Nouvelle interview de
Pierre Benoit, pour Le
puits de Jacob, en 1925.
Pierre Benoit, dans Le puits de Jacob, Agar Mosès avait-elle passé son enfance à
Constantinople ?
Oui. Dans l'un des plus
misérables ghettos européens.
Sa petite sœur Sarah
était-elle décédée ?
Oui. Elle était morte
d'une de ces épidémies levantines mal définies.
Agar s'intéressait-elle
à l'histoire sainte ?
La destinée tour à tour
étincelante et lugubre du peuple de Dieu surexcitait son imagination.
Etait-elle très pauvre
?
Elle était vêtue à peu
près convenablement, mais, à treize ans, elle n'avait jamais eu encore une robe
neuve.
Une chanteuse juive,
Rachel Bernheim, dite Lina de Marville, l'avait prise sous sa protection ?
Oui. Son appartement
avait séduit la petite Agar.
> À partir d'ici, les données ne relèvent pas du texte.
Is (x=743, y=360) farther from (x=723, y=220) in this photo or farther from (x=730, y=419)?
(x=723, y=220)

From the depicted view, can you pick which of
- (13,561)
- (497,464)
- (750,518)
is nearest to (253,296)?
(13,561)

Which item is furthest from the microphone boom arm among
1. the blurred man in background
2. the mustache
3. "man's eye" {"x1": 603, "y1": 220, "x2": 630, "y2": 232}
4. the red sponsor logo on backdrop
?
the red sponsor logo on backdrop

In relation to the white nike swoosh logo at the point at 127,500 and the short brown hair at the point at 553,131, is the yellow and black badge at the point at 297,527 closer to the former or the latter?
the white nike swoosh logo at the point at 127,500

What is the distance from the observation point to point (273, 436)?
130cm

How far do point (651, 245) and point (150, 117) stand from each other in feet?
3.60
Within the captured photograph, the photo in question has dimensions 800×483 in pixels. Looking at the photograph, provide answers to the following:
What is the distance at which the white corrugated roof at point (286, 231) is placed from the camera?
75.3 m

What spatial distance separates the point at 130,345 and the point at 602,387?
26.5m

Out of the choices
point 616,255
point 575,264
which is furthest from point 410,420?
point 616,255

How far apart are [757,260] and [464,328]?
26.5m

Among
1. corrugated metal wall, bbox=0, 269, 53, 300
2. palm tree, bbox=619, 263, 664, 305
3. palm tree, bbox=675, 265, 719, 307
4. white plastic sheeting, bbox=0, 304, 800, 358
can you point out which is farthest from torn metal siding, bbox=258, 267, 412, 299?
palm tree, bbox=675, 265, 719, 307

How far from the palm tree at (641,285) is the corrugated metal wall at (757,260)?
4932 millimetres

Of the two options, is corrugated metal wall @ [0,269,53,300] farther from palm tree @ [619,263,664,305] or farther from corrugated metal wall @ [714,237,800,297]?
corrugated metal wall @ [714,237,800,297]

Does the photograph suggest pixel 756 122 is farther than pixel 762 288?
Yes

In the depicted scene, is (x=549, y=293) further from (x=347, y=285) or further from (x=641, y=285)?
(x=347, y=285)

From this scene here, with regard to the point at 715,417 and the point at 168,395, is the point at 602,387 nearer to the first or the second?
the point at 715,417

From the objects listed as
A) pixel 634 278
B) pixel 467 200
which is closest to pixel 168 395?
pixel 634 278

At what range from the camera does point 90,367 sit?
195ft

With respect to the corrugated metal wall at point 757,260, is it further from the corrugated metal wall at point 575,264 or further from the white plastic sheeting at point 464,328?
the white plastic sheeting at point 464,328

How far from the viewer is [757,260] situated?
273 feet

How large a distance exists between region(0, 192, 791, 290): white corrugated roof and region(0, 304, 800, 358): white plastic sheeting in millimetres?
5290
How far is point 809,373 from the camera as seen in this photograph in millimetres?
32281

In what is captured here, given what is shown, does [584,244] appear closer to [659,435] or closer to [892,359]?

Si banal qu'il fût, jamais elle ne s'était avisée
d'un tel confort, d'un tel luxe. Les mille petits bibelots criards dispersés un
peu partout, les mystérieux objets de toilette l'avaient enchantée…
Madame Lazaresco avait
voulu faire d'Agar une chanteuse puis une danseuse ?
Elle dut assez vite
abandonner l'espoir d'en faire une chanteuse. Agar avait une voix trop ténue,
et qui manquait d'aplomb. Mais comme danseuse, il apparut qu'elle devait
arriver à des résultats satisfaisants et rapides.
Avait-elle les
dispositions nécessaires ?
Sa conformation
physique l'y prédisposait. Grande, un peu maigre encore, la jeune fille avait
les jambes longues et fines, les hanches harmonieuses, et ce charmant dos
arqué, fendu, qui sait si bien, en se cabrant, en se renversant, exalter les
désirs, surtout lorsque, comme c'était la cas, l'impassibilité presque dure du
visage accroît le caractère lascif des mouvements en le compliquant de mystère.